Problem to solve - Reproduce verbatim the final portion of the material below, from the line containing "Advice on Traversals" through its last line, and nothing else.

=====

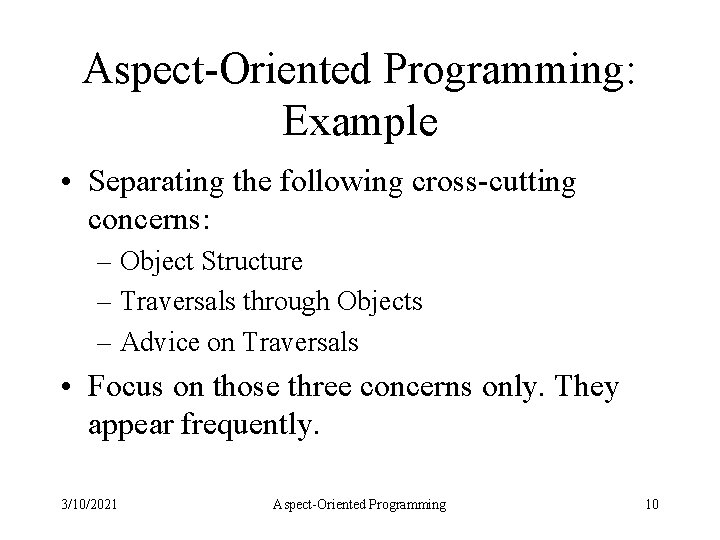 Aspect-Oriented Programming: Example

• Separating the following cross-cutting concerns:
– Object Structure
– Traversals through Objects
– Advice on Traversals

• Focus on those three concerns only. They appear frequently.

3/10/2021 Aspect-Oriented Programming 10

=====

Reply to the exercise -
– Advice on Traversals

• Focus on those three concerns only. They appear frequently.

3/10/2021 Aspect-Oriented Programming 10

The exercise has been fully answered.